• BRIEF A
In the text on fall vegetable gardening, which leafy crop tolerates only a light frost?

• TEXT EXTRACT
####################
Cole crops, such as broccoli, early cabbage, cauliflower, and Brussels sprouts are a prime example of what I’m talking about. They like the cooler temps, lower humidity, and paucity of pests that autumn brings. That’s my patch of Brussels sprouts above. I know plenty of people hate Brussels spouts, but maybe you’ve never tasted fresh-from-the-garden sprouts that have been sweetened by frost. It’s too late to grow cole crops from seed  now (not counting Florida), so do as I did and set out transplants. I worked a tablespoon of slow-release fertilizer into the soil around each one at planting and then followed that up with a drink of Miracle-Gro. They’re doing great.

Leafy Crops

Leafy crops include leaf lettuce, spinach, mustard greens, arugula, Swiss chard, non-heading Chinese cabbage (bok choy), and kale. These are probably the easiest veggies for anyone to grow and great choices for beginners. Unlike most veggies that require full sun, these will tolerate half-and-half. While they’re quick to sprout from seed, you’re better off setting out transplants at this point. Spinach, mustard, Swiss chard, bok choy, and kale can all take a hard frost with no problem. Lettuce takes only a light frost, but since it grows so quickly, you can still squeeze in a nice fall harvest. Laying a lightweight, polyester row cover over lettuce and other veggies before a hard frost usually provides good protection.

Other Easy Veggies for Fall

If you like them, plant spring radishes (don’t worry about the “spring” tag — they’ll do just fine in fall). Forget about using transplants. Sow radish seeds now and you can be harvesting in less than a month! Another root vegetable worth planting now is the onion. You can either sow seeds or plant small onion plants called “sets.” Plants grown from seeds will take longer to form bulbs. In either case, you won’t be harvesting until next spring.

And While You’re At It…..

Always leave room for cool-weather annual flowers like pansies, violas, and panolas in your fall vegetable garden. Not only will the flowers provide welcome color, but they’re also edible and make a great addition to salads.

COMMENTS

  1. Grumpy Gardener (His Magnificence)
####################
• SOURCE MATERIAL
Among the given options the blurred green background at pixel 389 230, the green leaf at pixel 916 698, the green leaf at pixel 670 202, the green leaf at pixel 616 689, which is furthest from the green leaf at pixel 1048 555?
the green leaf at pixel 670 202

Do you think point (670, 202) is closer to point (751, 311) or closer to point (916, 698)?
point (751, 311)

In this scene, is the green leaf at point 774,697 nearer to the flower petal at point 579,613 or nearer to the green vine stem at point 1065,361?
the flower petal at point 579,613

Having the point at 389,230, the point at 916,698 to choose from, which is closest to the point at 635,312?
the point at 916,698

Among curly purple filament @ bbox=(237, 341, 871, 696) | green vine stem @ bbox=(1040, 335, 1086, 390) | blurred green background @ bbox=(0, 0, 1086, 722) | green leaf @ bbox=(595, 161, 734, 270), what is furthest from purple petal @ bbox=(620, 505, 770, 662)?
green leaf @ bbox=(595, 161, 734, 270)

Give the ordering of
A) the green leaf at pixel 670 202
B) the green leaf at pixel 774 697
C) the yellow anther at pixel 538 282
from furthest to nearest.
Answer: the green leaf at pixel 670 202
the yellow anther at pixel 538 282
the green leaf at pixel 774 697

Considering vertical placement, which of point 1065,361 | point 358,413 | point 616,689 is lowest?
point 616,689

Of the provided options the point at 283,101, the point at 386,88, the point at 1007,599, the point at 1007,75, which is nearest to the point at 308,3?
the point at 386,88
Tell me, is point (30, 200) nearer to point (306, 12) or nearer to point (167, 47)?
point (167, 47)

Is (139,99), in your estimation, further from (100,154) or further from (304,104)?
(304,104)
####################
• BRIEF B
Write out the part of the records that opens with the line containing "Is (139,99), in" and runs through the end of the records, including both ends.

• FULL SOLUTION A
Lettuce

• FULL SOLUTION B
Is (139,99), in your estimation, further from (100,154) or further from (304,104)?
(304,104)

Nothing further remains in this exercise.